- STATED EXERCISE:
List every line of the records below that contains the word "consider". Case counts.

- PROVIDED INFORMATION:
■ ■ ■

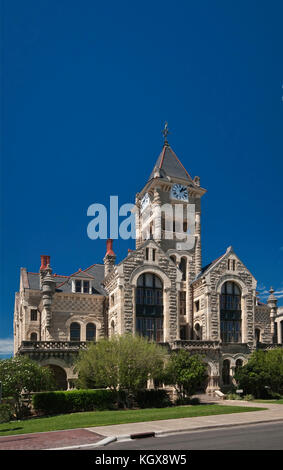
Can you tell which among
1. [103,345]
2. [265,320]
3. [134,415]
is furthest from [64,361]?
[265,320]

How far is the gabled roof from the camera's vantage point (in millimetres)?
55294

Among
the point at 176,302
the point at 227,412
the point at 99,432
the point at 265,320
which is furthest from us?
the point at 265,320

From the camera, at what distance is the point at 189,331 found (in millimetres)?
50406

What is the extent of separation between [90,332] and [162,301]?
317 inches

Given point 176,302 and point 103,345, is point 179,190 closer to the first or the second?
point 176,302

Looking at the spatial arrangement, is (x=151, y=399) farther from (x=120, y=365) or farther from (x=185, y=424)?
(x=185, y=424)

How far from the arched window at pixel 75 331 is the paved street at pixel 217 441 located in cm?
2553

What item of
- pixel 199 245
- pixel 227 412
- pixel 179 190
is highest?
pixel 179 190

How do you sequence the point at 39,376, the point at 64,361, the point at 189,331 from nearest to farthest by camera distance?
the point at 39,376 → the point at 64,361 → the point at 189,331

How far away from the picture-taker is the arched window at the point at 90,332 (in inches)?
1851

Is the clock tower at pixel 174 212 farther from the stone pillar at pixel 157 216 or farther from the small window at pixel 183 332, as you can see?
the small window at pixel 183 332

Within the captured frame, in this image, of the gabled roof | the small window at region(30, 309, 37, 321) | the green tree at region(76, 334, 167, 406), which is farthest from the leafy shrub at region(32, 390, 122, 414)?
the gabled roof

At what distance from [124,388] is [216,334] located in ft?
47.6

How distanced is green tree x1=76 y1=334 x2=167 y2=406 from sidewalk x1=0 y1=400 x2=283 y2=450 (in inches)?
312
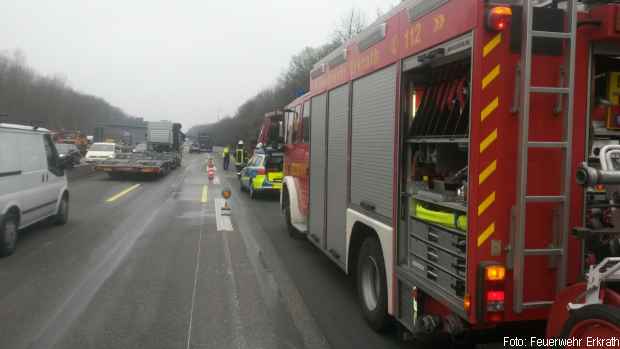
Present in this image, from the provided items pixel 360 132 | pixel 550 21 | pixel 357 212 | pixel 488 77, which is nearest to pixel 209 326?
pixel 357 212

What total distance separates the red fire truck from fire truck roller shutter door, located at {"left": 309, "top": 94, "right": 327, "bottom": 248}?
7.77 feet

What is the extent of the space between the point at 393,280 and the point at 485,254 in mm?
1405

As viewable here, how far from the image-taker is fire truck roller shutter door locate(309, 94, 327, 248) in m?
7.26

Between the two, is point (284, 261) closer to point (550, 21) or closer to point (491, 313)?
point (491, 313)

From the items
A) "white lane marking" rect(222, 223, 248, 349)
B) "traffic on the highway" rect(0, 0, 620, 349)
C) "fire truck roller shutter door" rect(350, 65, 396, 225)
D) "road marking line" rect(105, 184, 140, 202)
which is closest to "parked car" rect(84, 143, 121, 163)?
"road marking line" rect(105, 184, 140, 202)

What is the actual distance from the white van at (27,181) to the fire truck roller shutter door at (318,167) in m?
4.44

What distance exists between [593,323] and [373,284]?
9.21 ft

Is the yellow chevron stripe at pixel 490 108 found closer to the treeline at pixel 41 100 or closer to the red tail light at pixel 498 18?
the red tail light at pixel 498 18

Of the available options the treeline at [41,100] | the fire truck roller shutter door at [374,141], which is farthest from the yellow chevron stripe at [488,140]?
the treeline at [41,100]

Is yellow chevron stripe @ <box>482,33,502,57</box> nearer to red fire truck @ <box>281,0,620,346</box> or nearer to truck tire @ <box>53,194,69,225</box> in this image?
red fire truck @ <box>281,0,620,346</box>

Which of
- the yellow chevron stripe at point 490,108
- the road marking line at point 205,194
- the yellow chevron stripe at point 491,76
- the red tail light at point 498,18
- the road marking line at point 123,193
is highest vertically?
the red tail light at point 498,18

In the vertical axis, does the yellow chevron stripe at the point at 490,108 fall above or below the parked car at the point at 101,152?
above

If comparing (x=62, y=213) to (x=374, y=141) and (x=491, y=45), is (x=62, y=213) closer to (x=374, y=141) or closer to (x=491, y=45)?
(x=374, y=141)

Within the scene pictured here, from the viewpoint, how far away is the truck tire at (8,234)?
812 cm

■ ■ ■

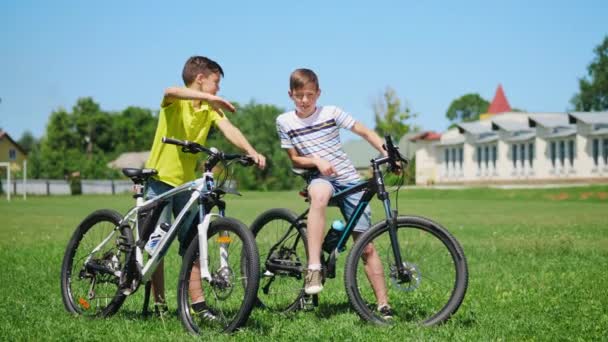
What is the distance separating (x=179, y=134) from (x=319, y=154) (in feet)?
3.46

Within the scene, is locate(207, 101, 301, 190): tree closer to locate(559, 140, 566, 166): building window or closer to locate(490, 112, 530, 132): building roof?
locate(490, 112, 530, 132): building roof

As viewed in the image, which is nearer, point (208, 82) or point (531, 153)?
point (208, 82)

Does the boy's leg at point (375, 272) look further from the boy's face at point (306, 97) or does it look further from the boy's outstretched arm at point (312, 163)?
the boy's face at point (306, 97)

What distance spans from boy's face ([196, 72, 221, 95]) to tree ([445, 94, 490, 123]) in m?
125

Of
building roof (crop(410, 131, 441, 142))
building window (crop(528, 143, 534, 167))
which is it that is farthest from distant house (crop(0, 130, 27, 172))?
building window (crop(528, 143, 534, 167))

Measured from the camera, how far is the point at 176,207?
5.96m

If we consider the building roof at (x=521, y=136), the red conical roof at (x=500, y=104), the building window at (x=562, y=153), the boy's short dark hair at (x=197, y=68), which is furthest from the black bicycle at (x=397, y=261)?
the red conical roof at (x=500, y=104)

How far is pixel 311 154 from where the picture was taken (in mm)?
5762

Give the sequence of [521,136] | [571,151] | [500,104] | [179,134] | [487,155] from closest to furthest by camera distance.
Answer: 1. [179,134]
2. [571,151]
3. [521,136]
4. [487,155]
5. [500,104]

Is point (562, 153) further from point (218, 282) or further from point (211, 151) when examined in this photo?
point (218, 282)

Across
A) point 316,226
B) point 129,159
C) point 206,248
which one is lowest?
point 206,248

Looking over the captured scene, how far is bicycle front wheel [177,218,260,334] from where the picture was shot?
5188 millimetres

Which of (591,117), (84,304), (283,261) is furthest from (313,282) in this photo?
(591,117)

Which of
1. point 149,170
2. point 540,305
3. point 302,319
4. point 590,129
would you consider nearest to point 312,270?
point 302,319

■ ■ ■

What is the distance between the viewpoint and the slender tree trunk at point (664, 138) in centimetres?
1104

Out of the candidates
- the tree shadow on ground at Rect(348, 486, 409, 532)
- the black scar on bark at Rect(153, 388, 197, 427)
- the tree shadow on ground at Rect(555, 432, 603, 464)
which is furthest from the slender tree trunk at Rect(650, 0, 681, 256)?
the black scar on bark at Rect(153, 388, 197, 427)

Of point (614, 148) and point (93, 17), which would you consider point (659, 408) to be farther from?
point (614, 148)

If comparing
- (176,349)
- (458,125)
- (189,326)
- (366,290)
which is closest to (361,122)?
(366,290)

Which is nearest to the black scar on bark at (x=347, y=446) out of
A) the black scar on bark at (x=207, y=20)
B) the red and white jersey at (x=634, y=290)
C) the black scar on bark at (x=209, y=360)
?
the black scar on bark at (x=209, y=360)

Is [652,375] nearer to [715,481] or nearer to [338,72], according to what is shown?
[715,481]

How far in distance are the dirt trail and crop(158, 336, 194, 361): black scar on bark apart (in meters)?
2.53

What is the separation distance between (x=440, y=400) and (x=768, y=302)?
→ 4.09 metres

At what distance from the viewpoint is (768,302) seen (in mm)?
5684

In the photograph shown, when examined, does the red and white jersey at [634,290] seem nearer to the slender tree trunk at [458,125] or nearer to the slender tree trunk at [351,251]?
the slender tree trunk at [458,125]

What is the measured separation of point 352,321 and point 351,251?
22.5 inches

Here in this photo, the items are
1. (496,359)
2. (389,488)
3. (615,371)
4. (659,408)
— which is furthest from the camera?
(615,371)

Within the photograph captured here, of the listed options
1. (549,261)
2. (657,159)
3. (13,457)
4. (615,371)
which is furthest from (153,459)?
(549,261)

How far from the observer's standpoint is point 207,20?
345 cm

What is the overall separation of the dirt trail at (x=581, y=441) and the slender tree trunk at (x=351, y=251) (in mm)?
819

■ ■ ■

- RESPONSE TO THIS EXERCISE:
If we consider the building roof at (x=521, y=136), the red conical roof at (x=500, y=104), the building window at (x=562, y=153), the boy's short dark hair at (x=197, y=68), which is furthest from the black bicycle at (x=397, y=261)?
would you consider nearest to point 312,270?
Of point (614, 148) and point (93, 17), which would you consider point (659, 408) to be farther from?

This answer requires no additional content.